The report estimates how much graduates can expect to earn after attending university, compared with those who do not go to university. It uses data, generated in collaboration with the Department for Education, that links school, university and tax records for everyone who took their GCSEs in England from 2002 to 2007.
In response to the report, Molly Morgan Jones, Director of Policy & Engagement at the British Academy, said:
The latest report by the IFS provides a balanced analysis of LEO data and reveals the limitations of earnings data in assessing the value of higher education. The report reinforces findings from previous analysis that creative arts graduates earn less at the beginning of their careers.
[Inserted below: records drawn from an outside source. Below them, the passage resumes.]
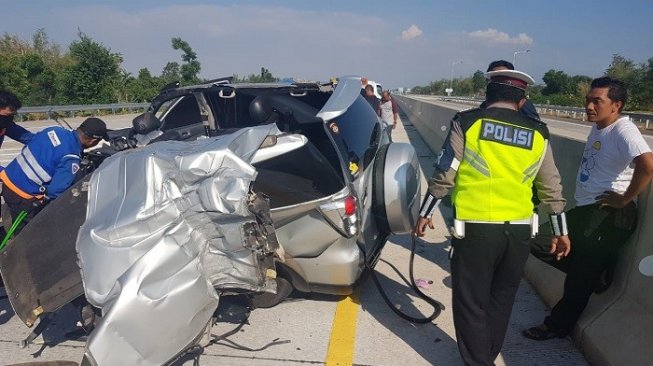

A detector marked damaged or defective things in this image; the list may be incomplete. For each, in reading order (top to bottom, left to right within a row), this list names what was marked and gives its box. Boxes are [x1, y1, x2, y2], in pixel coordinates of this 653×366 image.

crumpled metal panel [76, 123, 280, 366]
wrecked silver car [0, 76, 418, 364]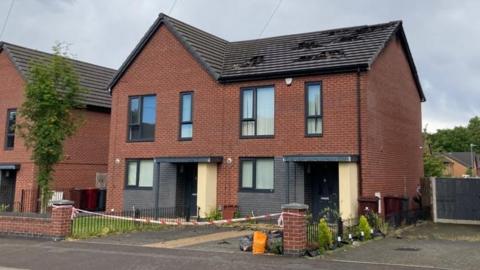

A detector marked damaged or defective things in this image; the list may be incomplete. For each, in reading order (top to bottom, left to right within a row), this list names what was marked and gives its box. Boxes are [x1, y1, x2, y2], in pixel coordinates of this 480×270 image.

burnt roof section [0, 41, 116, 108]
damaged roof [0, 41, 116, 108]
burnt roof section [109, 13, 424, 101]
damaged roof [110, 12, 426, 101]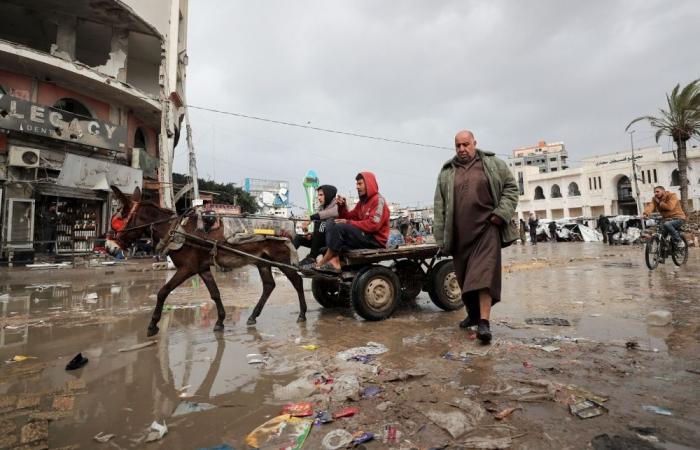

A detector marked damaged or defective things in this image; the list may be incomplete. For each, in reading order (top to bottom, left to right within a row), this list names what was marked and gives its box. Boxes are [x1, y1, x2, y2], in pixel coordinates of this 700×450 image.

damaged building [0, 0, 189, 264]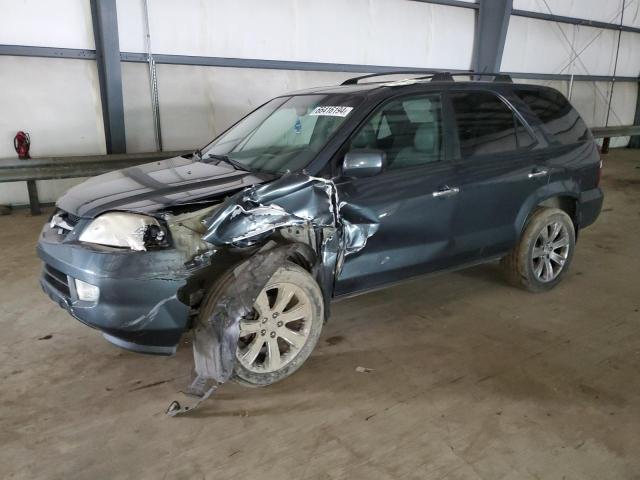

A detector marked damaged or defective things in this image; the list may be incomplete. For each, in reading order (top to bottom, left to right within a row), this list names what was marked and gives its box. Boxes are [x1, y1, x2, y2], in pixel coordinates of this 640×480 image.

broken headlight [79, 213, 168, 251]
damaged suv [37, 72, 604, 390]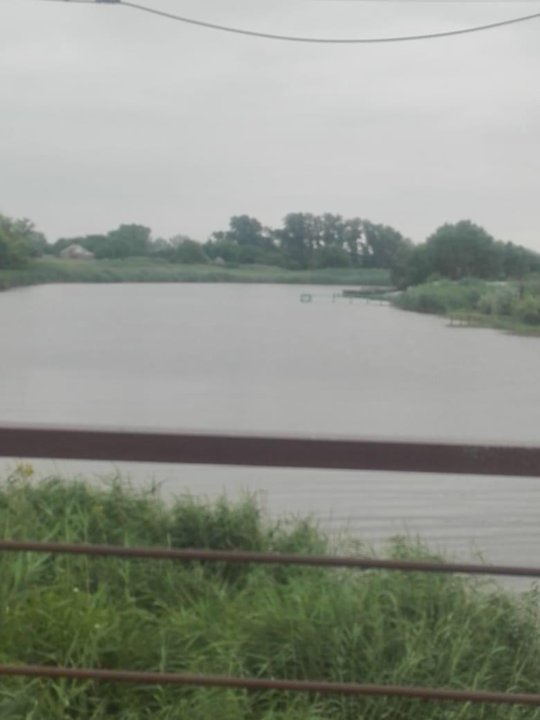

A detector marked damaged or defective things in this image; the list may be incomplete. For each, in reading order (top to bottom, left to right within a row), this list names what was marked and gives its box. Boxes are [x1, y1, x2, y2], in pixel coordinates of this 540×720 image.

brown rusted beam [1, 428, 540, 478]
rusty metal rail [3, 424, 540, 476]
brown rusted beam [1, 540, 540, 580]
rusty metal rail [1, 540, 540, 580]
rusty metal rail [1, 424, 540, 704]
brown rusted beam [0, 668, 536, 704]
rusty metal rail [1, 668, 540, 704]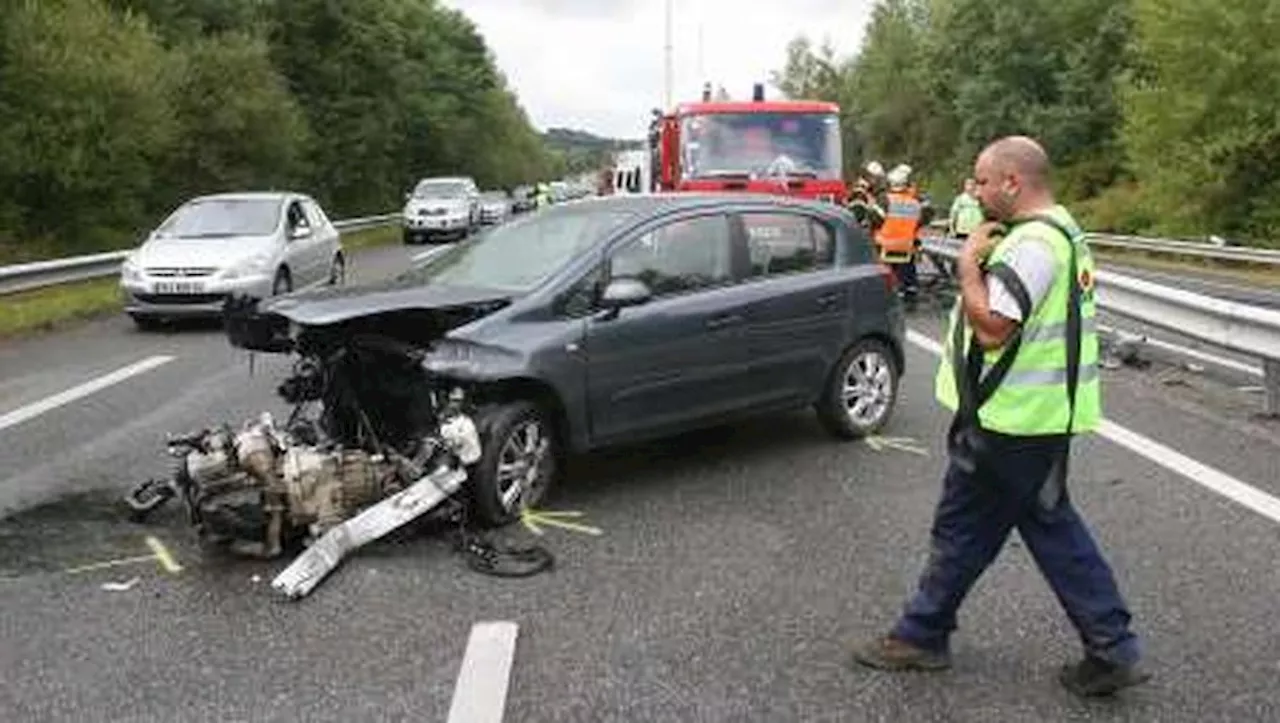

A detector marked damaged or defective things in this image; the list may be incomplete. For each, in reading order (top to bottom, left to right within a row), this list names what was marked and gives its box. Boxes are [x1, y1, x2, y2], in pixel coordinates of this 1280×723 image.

damaged grey hatchback [222, 193, 901, 524]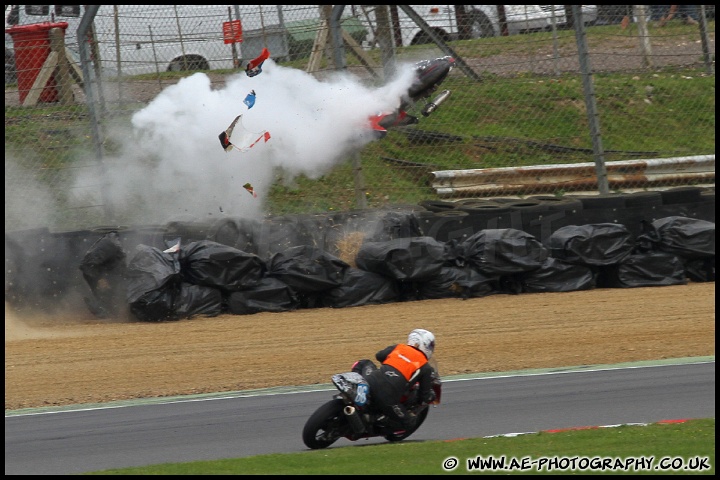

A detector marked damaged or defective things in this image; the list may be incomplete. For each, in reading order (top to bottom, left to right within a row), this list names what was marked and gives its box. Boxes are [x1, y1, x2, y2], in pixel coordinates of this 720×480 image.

crashed motorcycle [300, 358, 442, 448]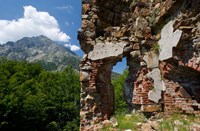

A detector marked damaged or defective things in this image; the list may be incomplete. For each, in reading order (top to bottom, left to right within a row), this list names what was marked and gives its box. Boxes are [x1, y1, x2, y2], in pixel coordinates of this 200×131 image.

cracked wall surface [78, 0, 200, 130]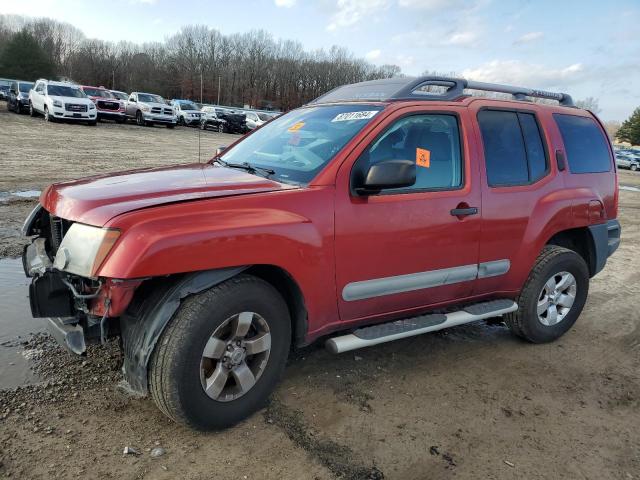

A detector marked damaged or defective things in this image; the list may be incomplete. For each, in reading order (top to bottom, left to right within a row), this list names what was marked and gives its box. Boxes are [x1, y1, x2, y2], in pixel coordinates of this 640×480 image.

dented hood [41, 163, 296, 227]
damaged front end [22, 206, 140, 356]
exposed headlight [53, 224, 120, 278]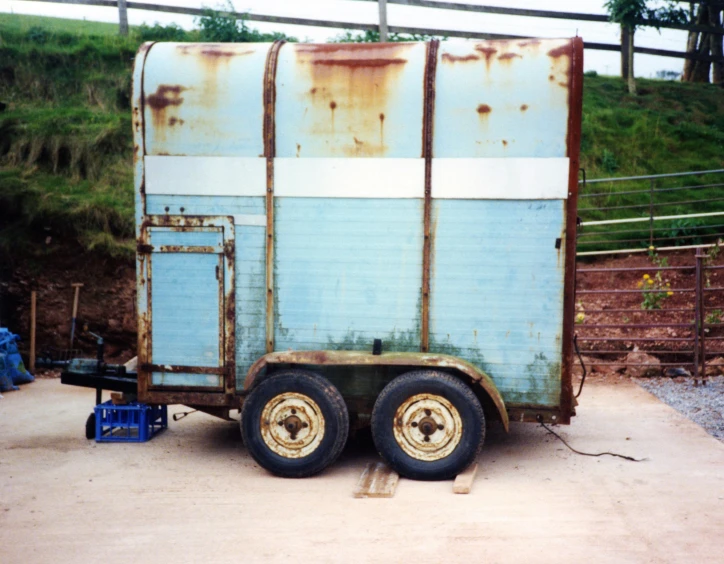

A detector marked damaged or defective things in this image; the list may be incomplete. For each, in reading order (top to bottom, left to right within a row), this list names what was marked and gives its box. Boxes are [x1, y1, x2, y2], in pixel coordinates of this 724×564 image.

rusty metal trailer body [130, 36, 584, 476]
rusty wheel rim [260, 392, 326, 458]
rusty wheel rim [394, 394, 460, 460]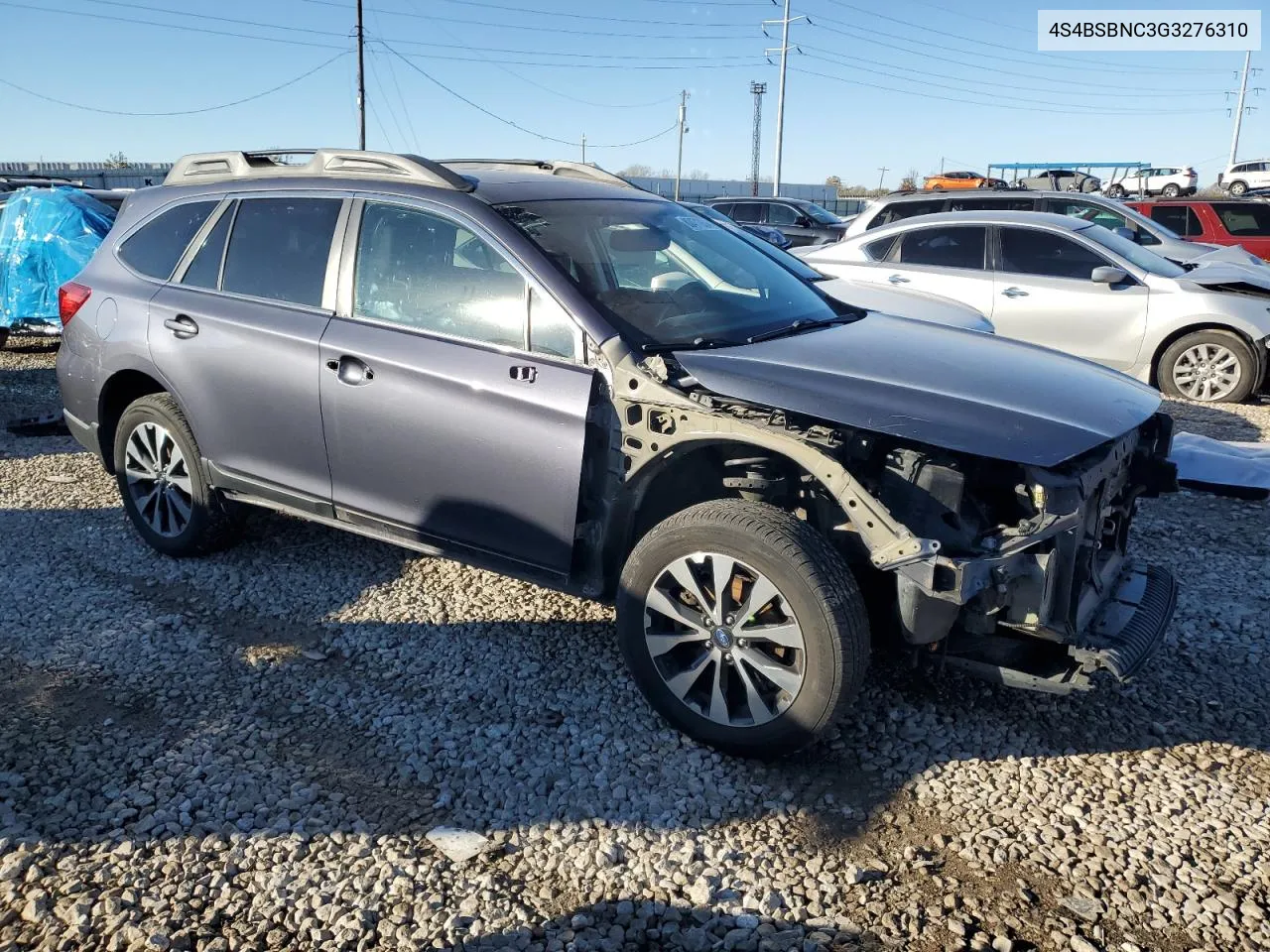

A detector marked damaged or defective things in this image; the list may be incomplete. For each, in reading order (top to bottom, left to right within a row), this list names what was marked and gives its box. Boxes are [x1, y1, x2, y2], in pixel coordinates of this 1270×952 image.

damaged gray subaru outback [55, 149, 1173, 762]
crumpled front end [883, 411, 1178, 695]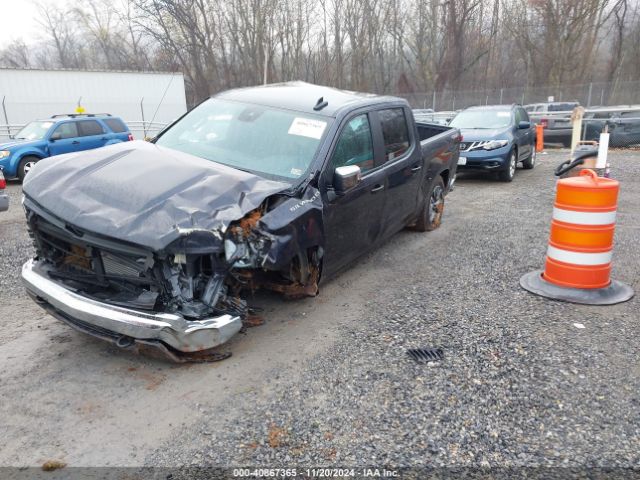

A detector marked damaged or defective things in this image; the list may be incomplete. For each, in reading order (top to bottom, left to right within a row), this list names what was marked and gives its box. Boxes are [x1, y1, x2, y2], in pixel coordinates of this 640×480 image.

crumpled hood [460, 126, 510, 142]
crumpled hood [23, 141, 290, 249]
damaged black pickup truck [20, 82, 460, 360]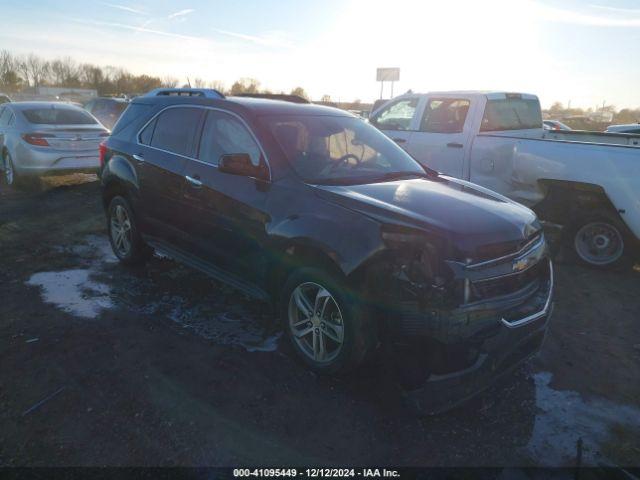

But, as the IFS makes clear, subject is not the best predictor of graduate earnings – indeed there are other key factors at play, including gender, upbringing, region and prior attainment. In any case, we agree with the Universities Minister that earnings are not everything and salaries alone cannot accurately reflect the true value of a particular course.
Moving forward, if we are to tackle the pressing challenges of our age, from climate change to Brexit, we will need graduates with skills and experience in a range of disciplines. This must begin at school with a broad and balanced curriculum, especially at A-level, where subject choice has become far too narrow.